Point taken, but not really what I meant. :-) I just meant 2.9 will represent a version of Lucene that is pretty darn good and that would satisfy the needs of people who just want the default install from some Linux distribution. So, I guess I amend my statement, you will lose out, but that is the nature of software either keep up or be happy with what you have. The fact is, there just can't be that much interest in GCJ otherwise it would be further along than it is, IMO.

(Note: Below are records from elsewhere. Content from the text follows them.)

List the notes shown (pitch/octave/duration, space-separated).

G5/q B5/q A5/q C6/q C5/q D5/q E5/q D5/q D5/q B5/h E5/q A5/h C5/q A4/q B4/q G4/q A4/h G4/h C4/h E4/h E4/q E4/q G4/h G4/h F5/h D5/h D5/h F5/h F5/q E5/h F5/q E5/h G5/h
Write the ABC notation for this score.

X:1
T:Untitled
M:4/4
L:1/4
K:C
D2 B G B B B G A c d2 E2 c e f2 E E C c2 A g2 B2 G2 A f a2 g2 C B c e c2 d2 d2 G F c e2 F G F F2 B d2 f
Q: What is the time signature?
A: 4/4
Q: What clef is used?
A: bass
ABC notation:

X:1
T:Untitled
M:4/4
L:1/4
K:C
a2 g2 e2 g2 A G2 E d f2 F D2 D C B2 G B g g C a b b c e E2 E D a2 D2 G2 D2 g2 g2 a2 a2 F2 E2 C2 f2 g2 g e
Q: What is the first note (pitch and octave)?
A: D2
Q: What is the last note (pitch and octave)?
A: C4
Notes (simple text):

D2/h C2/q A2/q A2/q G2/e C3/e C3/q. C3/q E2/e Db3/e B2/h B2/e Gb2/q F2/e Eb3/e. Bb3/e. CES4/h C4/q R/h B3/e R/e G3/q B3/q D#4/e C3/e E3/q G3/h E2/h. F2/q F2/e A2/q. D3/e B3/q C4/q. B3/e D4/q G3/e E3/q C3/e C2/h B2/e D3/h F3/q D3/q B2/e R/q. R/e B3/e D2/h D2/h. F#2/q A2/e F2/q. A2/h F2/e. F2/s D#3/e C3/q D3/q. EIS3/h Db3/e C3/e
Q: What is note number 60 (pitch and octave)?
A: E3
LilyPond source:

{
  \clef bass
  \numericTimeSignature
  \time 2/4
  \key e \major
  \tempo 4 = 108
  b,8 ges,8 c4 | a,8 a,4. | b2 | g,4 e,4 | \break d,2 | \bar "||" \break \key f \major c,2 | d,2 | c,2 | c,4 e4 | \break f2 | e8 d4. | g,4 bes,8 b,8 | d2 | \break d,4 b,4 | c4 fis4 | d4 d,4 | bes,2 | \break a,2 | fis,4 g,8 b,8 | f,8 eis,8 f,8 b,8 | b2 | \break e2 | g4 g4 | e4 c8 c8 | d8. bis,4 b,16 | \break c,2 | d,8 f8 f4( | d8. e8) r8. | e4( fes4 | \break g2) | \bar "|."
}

Mostly, I see the move as a benefit to contributors/committers which will flow down to end users, but I do think it benefits our users as well, especially generics and the performance improvements that can be had from some capabilities like StringBuilder and the concurrency package. Not too mention that I bet there are a fair number of people out there that have potential contributions in 1.5 that won't contribute because they have no interest in backporting to 1.4. Solr is a great example. There are things in Solr that are general enough to make sense in Lucene core, but perhaps one of the reasons they are not is b/c it is 1.5.

On Jul 25, 2007, at 1:48 PM, Bill Janssen wrote:

As I said
before, people who can't migrate, can stay on the 2.9.  It will be
fast and pretty darn stable, so you won't lose that much.

Hmmm... :-).  If you won't lose that much by staying on 2.9, that
means that the developers who forge ahead with 1.5 would also not
*gain* that much by doing so.  Might as well stay at java 1.4.2, no?